What you produce should be an exact transcription of the data, minus any pictures.

****************

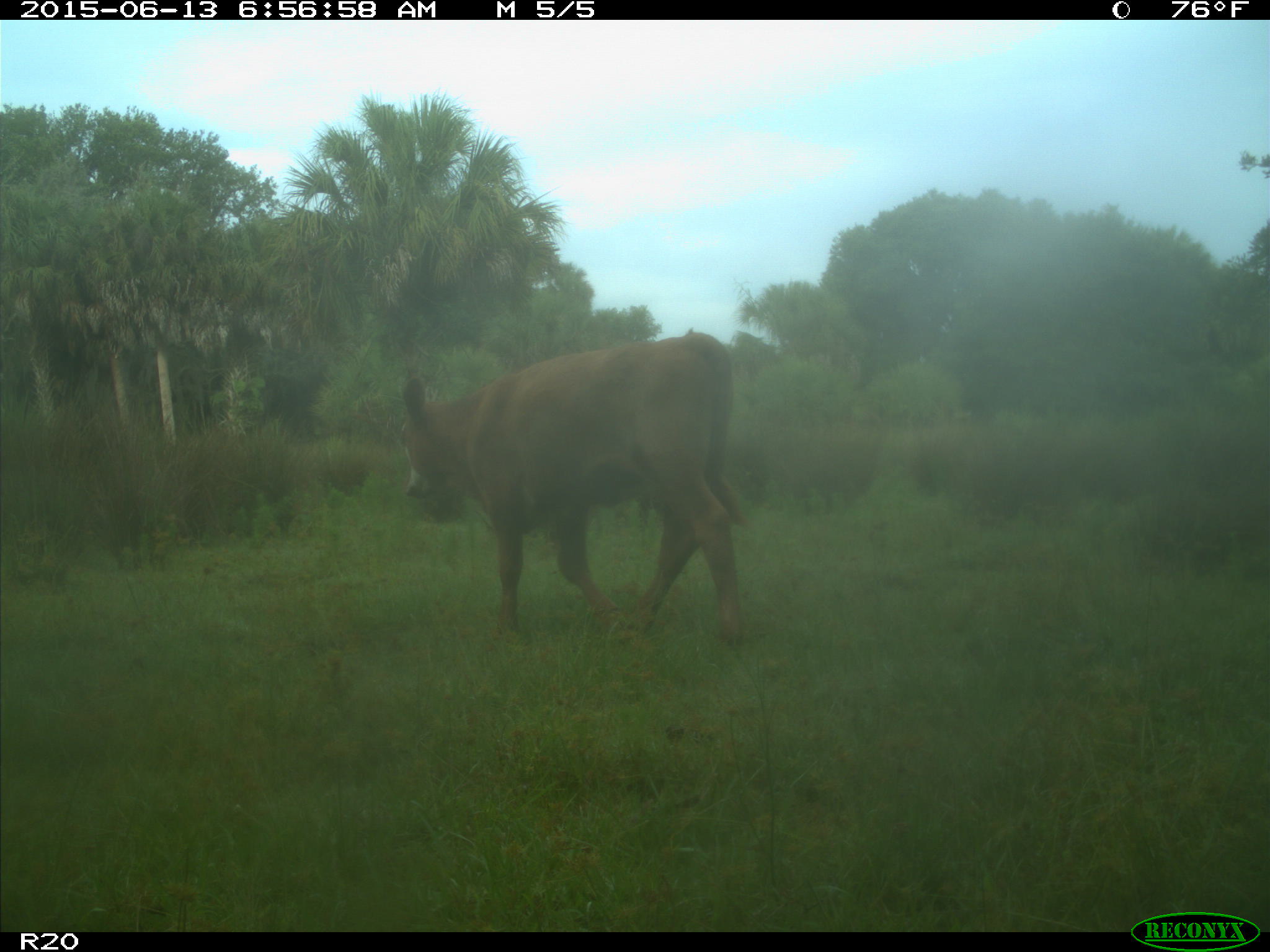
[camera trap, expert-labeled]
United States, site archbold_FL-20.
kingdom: Animalia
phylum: Chordata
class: Mammalia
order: Artiodactyla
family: Bovidae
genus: Bos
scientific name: Bos taurus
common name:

****************

Your solution
[camera trap, expert-labeled]
United States, site archbold_FL-20.
kingdom: Animalia
phylum: Chordata
class: Mammalia
order: Artiodactyla
family: Bovidae
genus: Bos
scientific name: Bos taurus
common name:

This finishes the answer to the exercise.